### Given data:
★ ★ ★ ★ ★
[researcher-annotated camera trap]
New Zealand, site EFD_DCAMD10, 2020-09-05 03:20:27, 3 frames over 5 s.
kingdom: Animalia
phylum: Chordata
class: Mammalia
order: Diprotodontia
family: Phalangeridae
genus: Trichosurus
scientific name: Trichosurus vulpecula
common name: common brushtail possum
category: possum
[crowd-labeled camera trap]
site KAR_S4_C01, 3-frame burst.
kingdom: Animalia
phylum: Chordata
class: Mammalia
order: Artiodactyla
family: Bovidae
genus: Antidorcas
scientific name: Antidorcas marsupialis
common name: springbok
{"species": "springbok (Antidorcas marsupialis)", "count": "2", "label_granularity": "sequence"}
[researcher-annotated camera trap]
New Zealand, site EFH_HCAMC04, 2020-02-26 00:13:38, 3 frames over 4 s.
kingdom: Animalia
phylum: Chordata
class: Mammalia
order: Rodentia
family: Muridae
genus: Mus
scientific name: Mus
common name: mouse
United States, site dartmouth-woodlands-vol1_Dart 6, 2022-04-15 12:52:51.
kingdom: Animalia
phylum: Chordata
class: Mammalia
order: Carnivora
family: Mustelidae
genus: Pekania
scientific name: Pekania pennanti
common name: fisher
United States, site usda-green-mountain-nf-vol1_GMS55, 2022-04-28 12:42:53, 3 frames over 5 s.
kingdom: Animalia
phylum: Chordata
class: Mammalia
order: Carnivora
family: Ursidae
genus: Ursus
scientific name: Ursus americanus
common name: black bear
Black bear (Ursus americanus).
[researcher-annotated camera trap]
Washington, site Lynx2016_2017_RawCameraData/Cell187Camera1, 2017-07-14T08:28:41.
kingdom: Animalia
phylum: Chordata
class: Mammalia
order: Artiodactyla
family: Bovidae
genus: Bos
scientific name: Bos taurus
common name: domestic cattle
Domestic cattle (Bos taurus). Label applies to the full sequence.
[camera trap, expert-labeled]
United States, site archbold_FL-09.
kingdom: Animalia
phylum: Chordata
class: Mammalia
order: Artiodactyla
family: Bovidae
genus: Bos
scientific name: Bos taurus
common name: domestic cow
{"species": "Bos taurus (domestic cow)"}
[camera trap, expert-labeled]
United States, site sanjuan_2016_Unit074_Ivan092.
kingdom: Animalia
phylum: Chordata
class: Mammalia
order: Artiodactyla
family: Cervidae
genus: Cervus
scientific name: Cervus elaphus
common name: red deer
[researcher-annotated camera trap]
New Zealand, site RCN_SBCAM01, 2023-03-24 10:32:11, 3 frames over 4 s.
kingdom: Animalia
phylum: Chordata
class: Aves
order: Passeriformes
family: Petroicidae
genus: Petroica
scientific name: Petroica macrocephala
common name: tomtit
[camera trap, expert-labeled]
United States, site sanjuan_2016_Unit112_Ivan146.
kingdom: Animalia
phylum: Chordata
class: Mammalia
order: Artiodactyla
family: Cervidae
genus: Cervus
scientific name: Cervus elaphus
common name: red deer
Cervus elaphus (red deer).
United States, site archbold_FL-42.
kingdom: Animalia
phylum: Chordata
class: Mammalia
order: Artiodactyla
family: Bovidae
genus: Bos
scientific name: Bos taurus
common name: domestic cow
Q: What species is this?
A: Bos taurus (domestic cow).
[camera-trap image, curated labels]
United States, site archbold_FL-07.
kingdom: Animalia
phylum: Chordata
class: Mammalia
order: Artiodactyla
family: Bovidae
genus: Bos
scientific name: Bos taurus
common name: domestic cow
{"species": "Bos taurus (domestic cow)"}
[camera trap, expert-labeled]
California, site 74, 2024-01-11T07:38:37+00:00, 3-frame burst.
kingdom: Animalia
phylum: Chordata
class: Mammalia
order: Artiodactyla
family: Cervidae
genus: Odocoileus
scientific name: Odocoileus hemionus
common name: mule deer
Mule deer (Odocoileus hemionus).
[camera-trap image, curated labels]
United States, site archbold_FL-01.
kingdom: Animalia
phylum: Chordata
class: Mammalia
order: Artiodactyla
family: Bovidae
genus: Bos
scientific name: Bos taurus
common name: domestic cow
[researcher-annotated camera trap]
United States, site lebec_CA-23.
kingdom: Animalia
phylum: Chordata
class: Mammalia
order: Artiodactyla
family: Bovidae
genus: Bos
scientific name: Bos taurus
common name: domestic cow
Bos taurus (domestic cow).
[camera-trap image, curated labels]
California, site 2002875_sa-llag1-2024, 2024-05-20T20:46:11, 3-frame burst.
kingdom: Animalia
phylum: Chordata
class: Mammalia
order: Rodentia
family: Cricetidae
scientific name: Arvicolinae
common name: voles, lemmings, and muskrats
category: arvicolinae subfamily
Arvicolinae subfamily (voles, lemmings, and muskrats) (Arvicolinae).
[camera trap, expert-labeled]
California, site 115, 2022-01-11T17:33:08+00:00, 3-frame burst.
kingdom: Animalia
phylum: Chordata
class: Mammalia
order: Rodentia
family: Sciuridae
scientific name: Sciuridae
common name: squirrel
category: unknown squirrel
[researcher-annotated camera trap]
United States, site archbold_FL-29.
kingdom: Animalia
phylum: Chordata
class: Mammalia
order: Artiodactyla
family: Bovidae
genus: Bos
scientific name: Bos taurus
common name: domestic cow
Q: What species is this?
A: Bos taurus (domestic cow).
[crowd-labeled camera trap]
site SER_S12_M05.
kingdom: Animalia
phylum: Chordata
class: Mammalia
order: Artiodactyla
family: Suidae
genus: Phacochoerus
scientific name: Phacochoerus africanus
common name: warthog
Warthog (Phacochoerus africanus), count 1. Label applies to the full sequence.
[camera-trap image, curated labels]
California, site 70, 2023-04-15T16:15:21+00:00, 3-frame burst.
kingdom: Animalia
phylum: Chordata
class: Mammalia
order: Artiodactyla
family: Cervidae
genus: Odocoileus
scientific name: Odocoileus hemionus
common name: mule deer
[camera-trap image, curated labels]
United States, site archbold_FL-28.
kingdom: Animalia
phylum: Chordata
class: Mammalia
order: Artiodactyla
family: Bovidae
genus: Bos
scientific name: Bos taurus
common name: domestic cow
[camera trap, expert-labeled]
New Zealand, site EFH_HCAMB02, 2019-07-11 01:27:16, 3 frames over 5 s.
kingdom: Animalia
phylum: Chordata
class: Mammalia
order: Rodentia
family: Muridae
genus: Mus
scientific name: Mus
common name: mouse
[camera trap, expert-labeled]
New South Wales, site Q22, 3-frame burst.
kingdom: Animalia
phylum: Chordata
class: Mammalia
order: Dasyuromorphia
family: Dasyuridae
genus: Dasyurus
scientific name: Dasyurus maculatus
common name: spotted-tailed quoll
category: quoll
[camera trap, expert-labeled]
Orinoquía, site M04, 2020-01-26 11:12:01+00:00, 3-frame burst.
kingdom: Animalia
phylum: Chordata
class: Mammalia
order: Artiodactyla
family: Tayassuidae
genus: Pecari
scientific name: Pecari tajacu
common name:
★ ★ ★ ★ ★
### The problem:
Search the preceding listing for "springbok" and extract every line where it is found.

### Task output:
common name: springbok
{"species": "springbok (Antidorcas marsupialis)", "count": "2", "label_granularity": "sequence"}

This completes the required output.